QC holds up in other respects, as the only arrangement that can be considered to be off-balance sheet arises solely due to an accounting technicality since the company acts as a CSO in Texas with liabilities from this ongoing activity limited to an immaterial $260K USD as of Sept. 2015.
The company does additionally have some exposure to Canadian consumer loans via its limited online lending platform, but this operating segment currently makes up a mere 4.7% of their total revenue.
Now for the good, yes good bits and parts do exist! QC’s runs a fairly diversified, traditional operation, owning over 329 short-term brick and mortar lending branches across the country, with branches located in its home state of Missouri and California representing approximately 22% and 14% of total revenues for the nine months ended September 30, 2015. The short-term lending branches located in the states of Missouri and California likewise represent approximately 32% and 12%, respectively, of total gross profit for the nine months ended September 30, 2015.
As for potential catalysts, the company has re-purchased over 6 million common shares worth over $56.6 million in the open market to date and has $3.4 million still eligible to dedicate to re-purchases until June 30, 2017 at its discretion. QC also currently owns one commercial building which is leased out to a third-party tenant and is classified as held for sale with a divestiture expected sometime in the next 12 months.
Overall, single-pay loan fees make up approximately 65.5% of the company’s total revenue.
The average single-pay loan (including fee) totaled $383 during the first nine months of 2015 versus $386 in comparable 2014. Average fees received from customers per loan were $59 during first nine months of 2015 and $59 during first nine months of 2014. This displaying that the often touted industry line that its lenders only make their margins on continually recurring business actually has some truth in it.
QC’s all-important loan/loss ratio was 28.7% during the first nine months of 2014 versus 28.9% during the first nine months of 2015, while stratospheric-ally high by traditional lending standards it is not untypical for the payday loan industry.
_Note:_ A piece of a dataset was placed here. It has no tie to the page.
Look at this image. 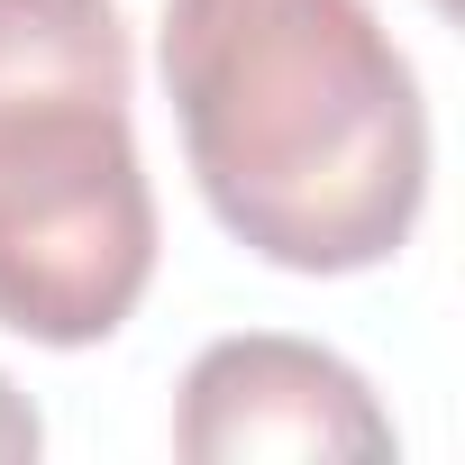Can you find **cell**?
Masks as SVG:
<instances>
[{"label": "cell", "mask_w": 465, "mask_h": 465, "mask_svg": "<svg viewBox=\"0 0 465 465\" xmlns=\"http://www.w3.org/2000/svg\"><path fill=\"white\" fill-rule=\"evenodd\" d=\"M192 183L283 274L392 265L429 201V101L374 0H164Z\"/></svg>", "instance_id": "cell-1"}, {"label": "cell", "mask_w": 465, "mask_h": 465, "mask_svg": "<svg viewBox=\"0 0 465 465\" xmlns=\"http://www.w3.org/2000/svg\"><path fill=\"white\" fill-rule=\"evenodd\" d=\"M119 0H0V329L101 347L155 283Z\"/></svg>", "instance_id": "cell-2"}, {"label": "cell", "mask_w": 465, "mask_h": 465, "mask_svg": "<svg viewBox=\"0 0 465 465\" xmlns=\"http://www.w3.org/2000/svg\"><path fill=\"white\" fill-rule=\"evenodd\" d=\"M173 447L192 465H256V456H392V420L365 374L311 338H219L192 356L173 401Z\"/></svg>", "instance_id": "cell-3"}, {"label": "cell", "mask_w": 465, "mask_h": 465, "mask_svg": "<svg viewBox=\"0 0 465 465\" xmlns=\"http://www.w3.org/2000/svg\"><path fill=\"white\" fill-rule=\"evenodd\" d=\"M37 447H46V420L28 411V392H19L10 374H0V465H28Z\"/></svg>", "instance_id": "cell-4"}, {"label": "cell", "mask_w": 465, "mask_h": 465, "mask_svg": "<svg viewBox=\"0 0 465 465\" xmlns=\"http://www.w3.org/2000/svg\"><path fill=\"white\" fill-rule=\"evenodd\" d=\"M438 10H456V0H438Z\"/></svg>", "instance_id": "cell-5"}]
</instances>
In addition, it also received cash of approximately $623,000 from the sale of certain single-pay loans receivable during nine months ended September 30, 2015 that had previously been written off compared to $560,000 during the same period in 2014, with such secondary market sales becoming more and more recurring for the company.
Capital expenditures for the nine months up to Sept. 30, 2015 were a relatively lean $928K USD.
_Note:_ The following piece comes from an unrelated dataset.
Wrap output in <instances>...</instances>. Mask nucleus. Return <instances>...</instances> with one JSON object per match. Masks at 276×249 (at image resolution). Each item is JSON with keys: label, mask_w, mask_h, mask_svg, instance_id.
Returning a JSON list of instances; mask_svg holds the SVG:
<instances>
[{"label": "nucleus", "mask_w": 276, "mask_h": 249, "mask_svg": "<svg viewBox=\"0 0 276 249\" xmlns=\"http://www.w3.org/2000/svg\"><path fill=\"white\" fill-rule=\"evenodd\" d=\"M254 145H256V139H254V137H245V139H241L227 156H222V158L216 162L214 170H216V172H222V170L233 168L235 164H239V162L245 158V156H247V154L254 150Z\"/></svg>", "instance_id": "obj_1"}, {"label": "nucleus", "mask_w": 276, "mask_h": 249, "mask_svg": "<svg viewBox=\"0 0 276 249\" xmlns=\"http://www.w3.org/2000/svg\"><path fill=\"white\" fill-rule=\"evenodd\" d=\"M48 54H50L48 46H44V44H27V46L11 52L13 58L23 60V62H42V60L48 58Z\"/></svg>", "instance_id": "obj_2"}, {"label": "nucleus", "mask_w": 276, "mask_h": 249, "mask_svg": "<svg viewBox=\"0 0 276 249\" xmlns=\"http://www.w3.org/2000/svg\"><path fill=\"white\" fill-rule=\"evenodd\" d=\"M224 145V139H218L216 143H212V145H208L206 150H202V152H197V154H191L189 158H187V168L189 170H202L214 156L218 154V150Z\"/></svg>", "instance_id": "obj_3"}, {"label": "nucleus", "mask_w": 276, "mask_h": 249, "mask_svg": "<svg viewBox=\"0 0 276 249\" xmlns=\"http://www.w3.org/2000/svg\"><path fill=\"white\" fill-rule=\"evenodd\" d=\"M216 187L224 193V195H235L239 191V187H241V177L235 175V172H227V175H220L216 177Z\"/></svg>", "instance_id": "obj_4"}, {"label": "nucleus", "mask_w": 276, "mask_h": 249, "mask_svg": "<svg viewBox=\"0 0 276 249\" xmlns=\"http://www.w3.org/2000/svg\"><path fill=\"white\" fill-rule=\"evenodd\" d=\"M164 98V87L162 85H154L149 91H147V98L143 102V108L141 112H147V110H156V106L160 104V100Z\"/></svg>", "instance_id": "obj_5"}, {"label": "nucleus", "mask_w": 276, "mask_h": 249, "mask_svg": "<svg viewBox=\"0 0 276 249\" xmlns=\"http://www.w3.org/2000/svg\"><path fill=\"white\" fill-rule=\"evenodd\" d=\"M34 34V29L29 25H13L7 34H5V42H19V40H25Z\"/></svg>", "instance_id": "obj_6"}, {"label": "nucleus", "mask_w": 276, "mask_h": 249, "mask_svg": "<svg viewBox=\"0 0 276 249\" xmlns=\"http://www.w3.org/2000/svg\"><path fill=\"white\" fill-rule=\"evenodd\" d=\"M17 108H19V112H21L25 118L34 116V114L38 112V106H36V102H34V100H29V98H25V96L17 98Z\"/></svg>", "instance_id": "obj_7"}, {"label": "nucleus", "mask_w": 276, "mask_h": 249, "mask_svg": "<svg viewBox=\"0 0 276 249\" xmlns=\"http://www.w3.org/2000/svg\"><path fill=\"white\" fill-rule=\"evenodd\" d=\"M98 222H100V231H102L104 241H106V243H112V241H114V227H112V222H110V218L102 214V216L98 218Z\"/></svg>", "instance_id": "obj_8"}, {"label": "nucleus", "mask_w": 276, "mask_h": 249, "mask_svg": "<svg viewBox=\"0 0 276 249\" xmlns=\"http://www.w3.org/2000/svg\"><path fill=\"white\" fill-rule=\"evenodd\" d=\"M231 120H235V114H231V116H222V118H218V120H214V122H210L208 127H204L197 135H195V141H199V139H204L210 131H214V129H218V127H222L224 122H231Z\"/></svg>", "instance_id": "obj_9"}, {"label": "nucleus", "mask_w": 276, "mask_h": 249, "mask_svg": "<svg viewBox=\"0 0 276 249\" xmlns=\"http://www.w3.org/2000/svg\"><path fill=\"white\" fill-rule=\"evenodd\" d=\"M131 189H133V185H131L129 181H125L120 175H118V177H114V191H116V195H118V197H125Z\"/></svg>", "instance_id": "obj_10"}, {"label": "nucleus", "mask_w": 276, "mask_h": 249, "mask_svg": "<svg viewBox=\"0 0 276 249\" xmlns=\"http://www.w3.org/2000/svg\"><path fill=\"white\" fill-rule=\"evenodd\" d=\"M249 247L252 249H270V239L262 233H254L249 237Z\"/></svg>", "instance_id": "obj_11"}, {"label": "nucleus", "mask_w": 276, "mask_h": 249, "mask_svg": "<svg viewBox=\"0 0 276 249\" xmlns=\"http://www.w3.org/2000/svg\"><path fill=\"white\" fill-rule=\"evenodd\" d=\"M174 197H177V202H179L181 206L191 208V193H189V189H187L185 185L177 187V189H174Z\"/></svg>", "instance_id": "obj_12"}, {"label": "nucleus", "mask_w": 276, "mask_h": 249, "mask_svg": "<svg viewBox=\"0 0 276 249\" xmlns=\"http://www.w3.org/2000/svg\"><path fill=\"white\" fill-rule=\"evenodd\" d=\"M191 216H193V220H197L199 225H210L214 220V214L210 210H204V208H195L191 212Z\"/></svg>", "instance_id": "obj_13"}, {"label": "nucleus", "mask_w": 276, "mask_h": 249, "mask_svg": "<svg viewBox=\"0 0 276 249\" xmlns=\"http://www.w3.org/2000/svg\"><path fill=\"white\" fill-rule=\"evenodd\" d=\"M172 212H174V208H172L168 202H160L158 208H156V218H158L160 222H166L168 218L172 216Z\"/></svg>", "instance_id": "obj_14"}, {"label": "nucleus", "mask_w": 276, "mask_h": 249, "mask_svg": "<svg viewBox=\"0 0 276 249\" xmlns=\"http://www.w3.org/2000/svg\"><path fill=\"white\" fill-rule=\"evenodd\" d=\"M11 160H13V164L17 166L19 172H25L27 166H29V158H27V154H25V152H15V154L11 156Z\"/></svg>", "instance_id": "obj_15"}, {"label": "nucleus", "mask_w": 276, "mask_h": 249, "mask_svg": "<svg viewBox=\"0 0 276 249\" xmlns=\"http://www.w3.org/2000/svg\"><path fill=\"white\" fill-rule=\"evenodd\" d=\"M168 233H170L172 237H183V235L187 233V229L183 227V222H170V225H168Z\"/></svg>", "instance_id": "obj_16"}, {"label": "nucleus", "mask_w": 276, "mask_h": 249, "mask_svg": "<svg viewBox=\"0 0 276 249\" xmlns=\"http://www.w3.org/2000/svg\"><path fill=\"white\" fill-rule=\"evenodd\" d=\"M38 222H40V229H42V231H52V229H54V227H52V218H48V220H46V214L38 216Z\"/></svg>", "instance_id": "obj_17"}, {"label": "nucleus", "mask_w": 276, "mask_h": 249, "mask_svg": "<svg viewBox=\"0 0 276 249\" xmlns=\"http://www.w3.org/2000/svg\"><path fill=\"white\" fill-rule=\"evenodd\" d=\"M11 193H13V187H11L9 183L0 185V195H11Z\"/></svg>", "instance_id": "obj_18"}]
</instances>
Finally, $25.25 million USD is QC Holding’s adjusted net current asset value after deducting all liabilities and assuming a 30% loan/loss ratio. The company’s current market value stands at $19.07 Mil. USD as of 6/10/16, implying a 34.5% discount still persists.
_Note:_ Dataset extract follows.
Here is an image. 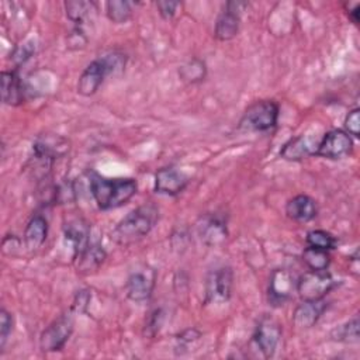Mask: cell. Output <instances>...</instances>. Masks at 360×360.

– $17.38 Mil. Current Assets less deferred income taxes and prepaid expenses
– $39.01 Mil. Loans receivable – discounted by 30%
Disclaimer: Author or author’s company currently owns a minority stake in the security mentioned above. All information contained herein is “as is” and the author expressly disclaims making any express or implied warranties with respect to the fitness of the information contained herein for any particular usage, application or purpose.